• _Provided records_
↓↓↓

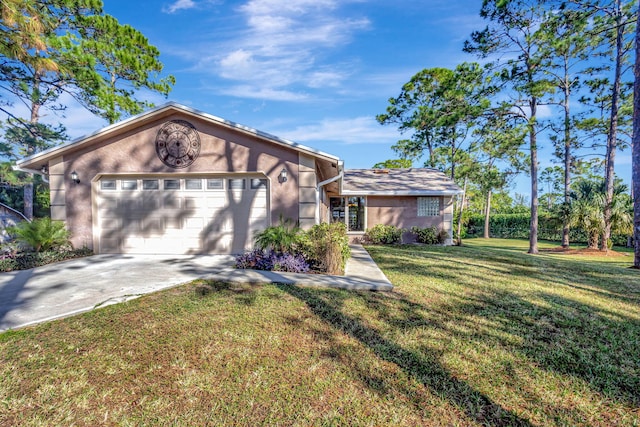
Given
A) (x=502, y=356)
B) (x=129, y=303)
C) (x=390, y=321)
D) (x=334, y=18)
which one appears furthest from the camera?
(x=334, y=18)

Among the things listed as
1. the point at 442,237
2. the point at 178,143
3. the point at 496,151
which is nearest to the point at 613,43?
the point at 496,151

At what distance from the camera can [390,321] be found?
3943mm

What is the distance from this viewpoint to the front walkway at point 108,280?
4.19 metres

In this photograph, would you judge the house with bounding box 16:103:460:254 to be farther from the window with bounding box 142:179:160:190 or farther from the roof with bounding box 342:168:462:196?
the roof with bounding box 342:168:462:196

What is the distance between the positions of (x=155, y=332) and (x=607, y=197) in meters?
19.6

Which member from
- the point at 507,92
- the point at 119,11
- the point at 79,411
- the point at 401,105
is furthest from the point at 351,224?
the point at 401,105

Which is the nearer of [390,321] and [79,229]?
[390,321]

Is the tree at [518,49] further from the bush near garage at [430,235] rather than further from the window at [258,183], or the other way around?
the window at [258,183]

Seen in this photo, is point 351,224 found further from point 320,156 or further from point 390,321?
point 390,321

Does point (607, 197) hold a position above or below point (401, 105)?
below

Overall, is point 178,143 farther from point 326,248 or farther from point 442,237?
point 442,237

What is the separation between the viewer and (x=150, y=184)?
8.51 metres

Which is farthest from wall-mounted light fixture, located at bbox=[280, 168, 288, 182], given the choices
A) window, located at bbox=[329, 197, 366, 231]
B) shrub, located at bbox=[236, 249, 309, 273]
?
window, located at bbox=[329, 197, 366, 231]

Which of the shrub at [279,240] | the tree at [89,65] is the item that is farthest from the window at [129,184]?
the shrub at [279,240]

↑↑↑

• _Task brief_
Copy every one of the records above word for word, leaving out the pictures.

• _Answer for the task_
Given
A) (x=502, y=356)
B) (x=129, y=303)
C) (x=390, y=321)
D) (x=334, y=18)
which one appears furthest from the camera?
(x=334, y=18)

Among the things listed as
1. the point at 442,237
2. the point at 178,143
3. the point at 496,151
which is nearest to the point at 613,43?
the point at 496,151

At what distance from the camera can [390,321] be found?
3943mm

What is the distance from this viewpoint to the front walkway at point 108,280?
4.19 metres

In this photograph, would you judge the house with bounding box 16:103:460:254 to be farther from the window with bounding box 142:179:160:190 or farther from the roof with bounding box 342:168:462:196?
the roof with bounding box 342:168:462:196

What is the distance between the positions of (x=155, y=332) and (x=607, y=197) in meters?
19.6

Which member from
- the point at 507,92
- the point at 119,11
- the point at 79,411
- the point at 401,105
is furthest from the point at 351,224?
the point at 401,105

Which is the nearer of [390,321] and [79,229]?
[390,321]

Is the tree at [518,49] further from the bush near garage at [430,235] rather than further from the window at [258,183], or the other way around?
the window at [258,183]

Seen in this photo, is point 351,224 found further from point 320,156 or further from point 390,321?
point 390,321

Does point (607, 197) hold a position above or below point (401, 105)?
below

Overall, is point 178,143 farther from point 326,248 or farther from point 442,237?
point 442,237

What is the separation between the viewer and (x=150, y=184)?
8.51 metres

Which is farthest from wall-mounted light fixture, located at bbox=[280, 168, 288, 182], given the choices
A) window, located at bbox=[329, 197, 366, 231]
B) shrub, located at bbox=[236, 249, 309, 273]
?
window, located at bbox=[329, 197, 366, 231]

Which of the shrub at [279,240] | the tree at [89,65] is the item that is farthest from the window at [129,184]?
the shrub at [279,240]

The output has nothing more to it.